Six Rules for Fighting Fair

How to keep a lovers' quarrel from turning into a knock-down, drag-out fight.

(Image credit: B2M Productions)

Disagreements are unavoidable in relationships, but you don't have to fight until the bitter end. We asked the members of Marie Claire Ask & AnswerMarie Claire's online Q&A community for dating, sex, and relationship advice—what they do to make sure they're fighting fair with their significant others. Like Answerology member Anonymous enthusiastically advised, "As the old saying goes, in a good relationship, you have to keep the sex dirty and the fights clean!"

1. Take a Time Out

When you feel a fight brewing, put yourselves in time-out to collect your thoughts. Psychoticbabe1 says "we both know anger gets in the way of sensible discussions so next time you are angry at your significant other, tell him you are going to take 10 minutes to calm down before sorting out your problems." The key? Let your partner know you need a few minutes, don't just flee the room and slam the door shut.

2. Set a Limit

Answerology member 7879386 sets a limit on rehashing old relationship issues. "If it happened after 48 hours ago, you can't bring it up. Works OK for us. Unless you ASK permission to talk about something very specific. Has worked over 35 years." Don't bite your tongue if you're having the same problem over and over again, but keep the fighting to the issue at hand.

3. Stay On Topic

Answerology member Anonymous reminds us not to hit below the belt. "It's simple, we don't ever resort to name-calling or saying nasty things in the heat of the moment." CursedRomantic agrees, adding "In my view to fight/argue fairly is to at least take time and hear out each side, don't name call or bring up past mistakes." It's not the time to mention how much you can't stand his mother or that time that he made you late to your sister's wedding three years ago.

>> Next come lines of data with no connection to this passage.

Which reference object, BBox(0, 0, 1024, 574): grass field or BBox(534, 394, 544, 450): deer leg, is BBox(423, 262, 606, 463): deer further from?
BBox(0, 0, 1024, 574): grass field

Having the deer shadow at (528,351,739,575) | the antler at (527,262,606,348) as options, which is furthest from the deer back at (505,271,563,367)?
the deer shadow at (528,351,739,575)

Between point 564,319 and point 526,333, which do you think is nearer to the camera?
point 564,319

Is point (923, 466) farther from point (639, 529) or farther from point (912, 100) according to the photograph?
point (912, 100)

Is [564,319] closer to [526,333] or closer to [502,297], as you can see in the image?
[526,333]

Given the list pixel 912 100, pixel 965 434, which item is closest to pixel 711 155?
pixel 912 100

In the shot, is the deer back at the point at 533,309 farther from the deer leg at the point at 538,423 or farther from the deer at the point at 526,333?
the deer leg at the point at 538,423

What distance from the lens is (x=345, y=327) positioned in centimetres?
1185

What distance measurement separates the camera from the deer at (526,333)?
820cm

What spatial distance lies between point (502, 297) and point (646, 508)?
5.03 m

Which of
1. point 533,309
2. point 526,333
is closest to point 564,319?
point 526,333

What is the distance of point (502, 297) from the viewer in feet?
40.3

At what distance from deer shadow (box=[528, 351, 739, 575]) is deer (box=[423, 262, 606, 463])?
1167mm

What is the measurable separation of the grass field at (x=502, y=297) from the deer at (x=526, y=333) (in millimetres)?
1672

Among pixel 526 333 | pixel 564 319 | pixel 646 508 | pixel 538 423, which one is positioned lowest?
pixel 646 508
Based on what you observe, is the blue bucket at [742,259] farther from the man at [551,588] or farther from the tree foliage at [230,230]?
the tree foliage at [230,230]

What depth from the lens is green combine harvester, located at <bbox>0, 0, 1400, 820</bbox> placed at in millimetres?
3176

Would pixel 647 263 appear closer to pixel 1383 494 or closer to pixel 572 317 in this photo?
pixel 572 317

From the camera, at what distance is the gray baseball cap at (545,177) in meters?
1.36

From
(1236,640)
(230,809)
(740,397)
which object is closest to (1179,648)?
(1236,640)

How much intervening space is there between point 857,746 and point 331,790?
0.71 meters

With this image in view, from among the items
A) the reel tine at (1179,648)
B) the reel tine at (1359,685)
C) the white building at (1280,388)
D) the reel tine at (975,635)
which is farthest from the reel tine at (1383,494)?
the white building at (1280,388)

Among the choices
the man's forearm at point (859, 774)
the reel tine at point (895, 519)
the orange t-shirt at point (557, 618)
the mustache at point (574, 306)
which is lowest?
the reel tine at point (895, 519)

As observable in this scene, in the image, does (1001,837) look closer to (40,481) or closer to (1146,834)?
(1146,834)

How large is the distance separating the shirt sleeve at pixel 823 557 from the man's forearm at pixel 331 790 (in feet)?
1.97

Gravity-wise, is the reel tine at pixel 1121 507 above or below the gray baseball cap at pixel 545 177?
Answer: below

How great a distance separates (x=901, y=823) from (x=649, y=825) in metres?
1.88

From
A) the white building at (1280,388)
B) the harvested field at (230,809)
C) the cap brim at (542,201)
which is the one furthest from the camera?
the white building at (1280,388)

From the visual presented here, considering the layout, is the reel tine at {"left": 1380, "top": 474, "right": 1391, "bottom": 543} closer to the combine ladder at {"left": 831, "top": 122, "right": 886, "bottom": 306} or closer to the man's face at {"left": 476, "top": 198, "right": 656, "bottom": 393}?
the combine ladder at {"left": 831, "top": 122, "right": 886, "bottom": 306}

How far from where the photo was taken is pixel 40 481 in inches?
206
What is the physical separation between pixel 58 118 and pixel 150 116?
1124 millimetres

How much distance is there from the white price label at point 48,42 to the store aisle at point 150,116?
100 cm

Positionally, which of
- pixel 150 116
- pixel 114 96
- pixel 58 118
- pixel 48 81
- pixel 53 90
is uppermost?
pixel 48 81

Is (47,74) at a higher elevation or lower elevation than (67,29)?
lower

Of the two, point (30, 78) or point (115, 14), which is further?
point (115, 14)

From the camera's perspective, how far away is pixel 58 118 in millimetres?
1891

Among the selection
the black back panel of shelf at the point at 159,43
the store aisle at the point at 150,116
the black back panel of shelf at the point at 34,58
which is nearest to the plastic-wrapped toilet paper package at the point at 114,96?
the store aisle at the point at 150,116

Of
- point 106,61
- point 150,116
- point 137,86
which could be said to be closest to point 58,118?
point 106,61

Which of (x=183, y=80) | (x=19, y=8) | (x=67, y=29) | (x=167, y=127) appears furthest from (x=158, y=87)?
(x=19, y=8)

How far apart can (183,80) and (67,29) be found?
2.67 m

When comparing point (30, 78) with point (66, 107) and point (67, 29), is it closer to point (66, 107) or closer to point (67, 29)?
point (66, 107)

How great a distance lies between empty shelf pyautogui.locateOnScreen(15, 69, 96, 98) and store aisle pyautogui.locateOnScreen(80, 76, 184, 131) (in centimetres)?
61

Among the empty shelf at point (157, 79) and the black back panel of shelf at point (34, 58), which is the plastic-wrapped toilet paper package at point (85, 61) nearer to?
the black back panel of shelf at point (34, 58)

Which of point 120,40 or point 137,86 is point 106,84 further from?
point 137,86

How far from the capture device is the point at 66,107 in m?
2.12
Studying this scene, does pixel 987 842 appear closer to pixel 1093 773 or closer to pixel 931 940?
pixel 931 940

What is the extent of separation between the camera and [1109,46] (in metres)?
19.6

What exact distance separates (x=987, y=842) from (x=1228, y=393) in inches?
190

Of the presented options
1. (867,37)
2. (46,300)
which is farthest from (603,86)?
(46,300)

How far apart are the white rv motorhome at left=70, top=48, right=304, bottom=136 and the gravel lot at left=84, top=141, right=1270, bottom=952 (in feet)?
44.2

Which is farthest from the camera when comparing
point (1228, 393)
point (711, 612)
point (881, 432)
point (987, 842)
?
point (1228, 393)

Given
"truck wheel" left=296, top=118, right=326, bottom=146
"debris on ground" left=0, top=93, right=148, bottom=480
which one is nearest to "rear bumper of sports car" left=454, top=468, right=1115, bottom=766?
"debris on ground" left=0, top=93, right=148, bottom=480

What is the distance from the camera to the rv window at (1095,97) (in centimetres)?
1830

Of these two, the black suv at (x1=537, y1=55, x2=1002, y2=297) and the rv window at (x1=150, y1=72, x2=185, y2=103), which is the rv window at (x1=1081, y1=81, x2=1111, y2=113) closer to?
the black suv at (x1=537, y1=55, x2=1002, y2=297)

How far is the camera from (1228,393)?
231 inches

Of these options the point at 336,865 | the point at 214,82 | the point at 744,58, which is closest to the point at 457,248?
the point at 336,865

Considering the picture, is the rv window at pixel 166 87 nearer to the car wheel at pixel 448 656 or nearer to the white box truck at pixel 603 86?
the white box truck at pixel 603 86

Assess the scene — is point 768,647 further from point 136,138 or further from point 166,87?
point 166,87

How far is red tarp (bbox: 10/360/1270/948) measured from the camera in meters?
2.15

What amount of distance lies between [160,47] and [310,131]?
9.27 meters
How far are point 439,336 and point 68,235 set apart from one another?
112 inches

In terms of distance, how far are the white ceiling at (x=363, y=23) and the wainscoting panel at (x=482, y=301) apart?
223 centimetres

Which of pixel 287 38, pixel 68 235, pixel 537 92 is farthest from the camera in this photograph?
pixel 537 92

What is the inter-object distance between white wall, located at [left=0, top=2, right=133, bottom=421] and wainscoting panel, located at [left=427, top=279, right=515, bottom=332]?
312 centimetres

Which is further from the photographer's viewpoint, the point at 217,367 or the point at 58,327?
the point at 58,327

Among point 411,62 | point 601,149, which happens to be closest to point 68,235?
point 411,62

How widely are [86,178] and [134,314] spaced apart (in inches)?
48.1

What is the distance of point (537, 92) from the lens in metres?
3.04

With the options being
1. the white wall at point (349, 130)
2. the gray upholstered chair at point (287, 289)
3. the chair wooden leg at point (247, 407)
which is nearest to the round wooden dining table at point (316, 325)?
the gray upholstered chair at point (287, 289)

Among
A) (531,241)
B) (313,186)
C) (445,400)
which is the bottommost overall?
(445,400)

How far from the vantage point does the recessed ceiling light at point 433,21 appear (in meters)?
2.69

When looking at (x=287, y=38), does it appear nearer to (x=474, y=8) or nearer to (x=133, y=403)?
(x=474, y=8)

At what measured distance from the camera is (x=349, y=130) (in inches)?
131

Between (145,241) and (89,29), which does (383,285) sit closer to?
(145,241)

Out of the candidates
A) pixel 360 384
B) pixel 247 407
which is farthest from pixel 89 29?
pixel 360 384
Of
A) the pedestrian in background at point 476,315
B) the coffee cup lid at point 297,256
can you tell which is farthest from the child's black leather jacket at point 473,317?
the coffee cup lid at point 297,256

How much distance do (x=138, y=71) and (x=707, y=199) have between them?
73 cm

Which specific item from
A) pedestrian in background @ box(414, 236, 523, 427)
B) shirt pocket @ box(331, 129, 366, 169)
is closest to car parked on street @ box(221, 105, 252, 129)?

4. Know What You're Fighting For

"The bottom line is that we fight because we love each other," adds Anonymous, "so whatever we are fighting for, it's because we want each other to be better and understand us, and not do whatever it is that is upsetting us. In which case, name calling and swearing would just be pointless." Remind yourself and your partner that you're fighting in order to solve a problem, not merely to yell at each other.

5. Lighten Up

If you feel yourselves getting too heated, try lightening the mood. Don't do so at your partner's expense, but cracking a joke can force you both to regroup and look at the big picture. Cjs1991 shared her trick for getting her boyfriend to crack a smile and lighten the mood when they're arguing: "I tease him and tell him if you want to fight you will have to do it with no cloths on."

6. Give In…a Little

It's a sign of bigger relationship trouble, CursedRomantic says, "if neither side can give a little for a mutually positive outcome." Psychoticbabe1 says that ideally, "you take notes of each other's feelings and decide together what you are going to do!" Anonymous adds, "It feels great to say I'm sorry and hear it back, and understand what has just happened, and figure out a resolve." Fight according to the old campsite rule, and leave the issue better than you found it.